TASK TO CARRY OUT: The answer must be a single number, namely how many lines in the entries below contain the string "Kinh".

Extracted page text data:

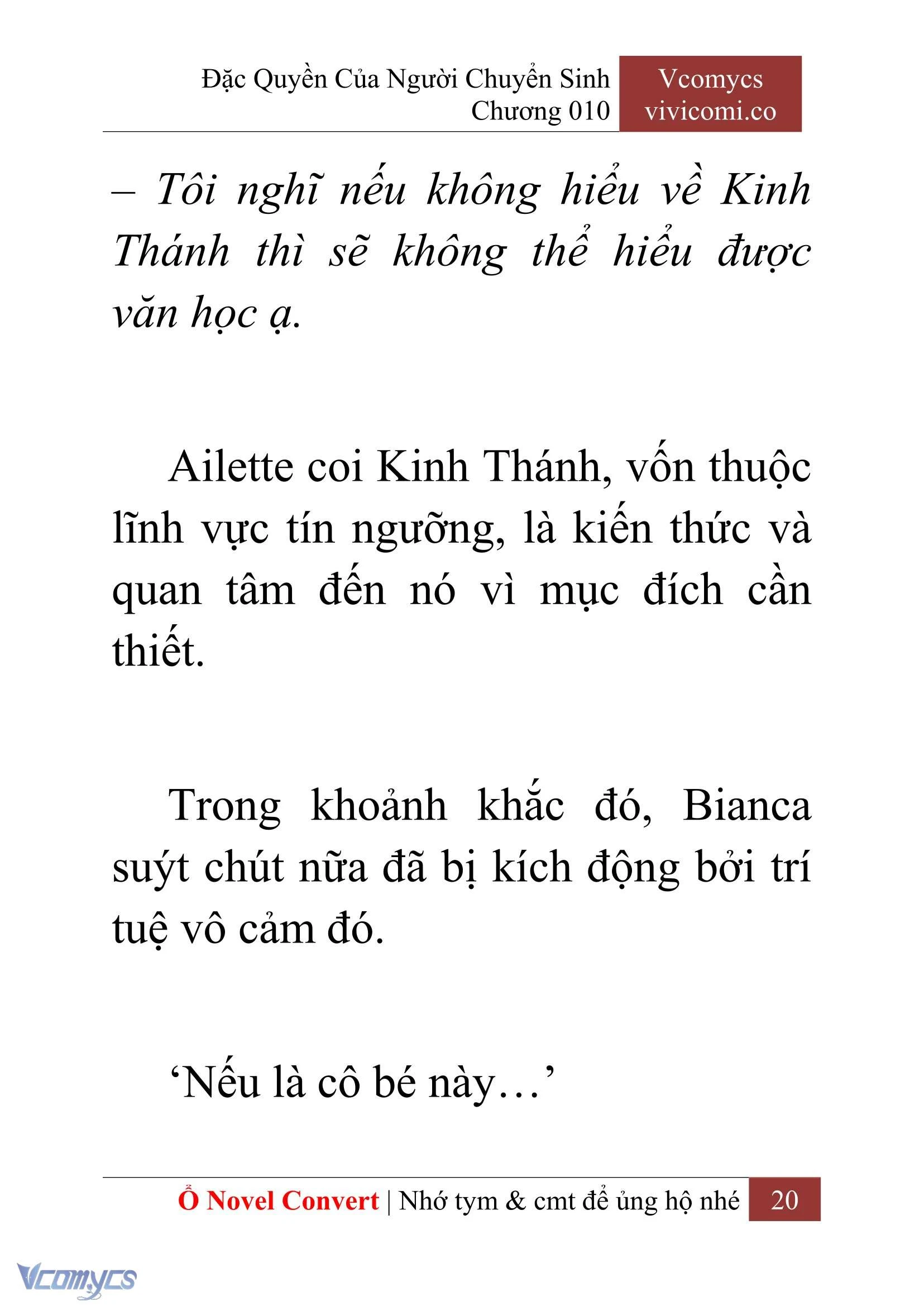 Đặc Quyền Của Người Chuyển Sinh
Chương 010

Vcomycs
vivicomi.co

– Tôi nghĩ nếu không hiểu về Kinh Thánh thì sẽ không thể hiểu được văn học ạ.

Ailette coi Kinh Thánh, vốn thuộc lĩnh vực tín ngưỡng, là kiến thức và quan tâm đến nó vì mục đích cần thiết.

Trong khoảnh khắc đó, Bianca suýt chút nữa đã bị kích động bởi trí tuệ vô cảm đó.

‘Nếu là cô bé này…’

Ổ Novel Convert | Nhớ tym & cmt để ủng hộ nhé 20

Vcomycs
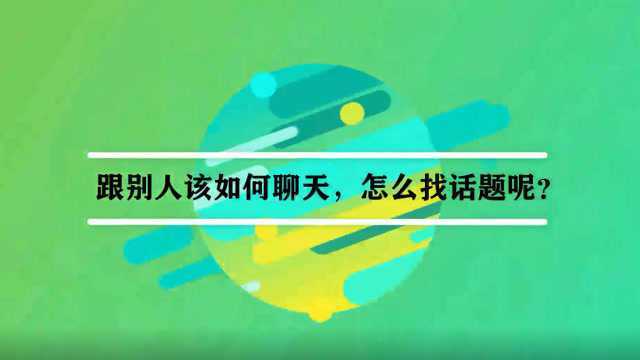 跟别人该如何聊天，怎么找话题呢？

EXERCISE SOLUTION: 2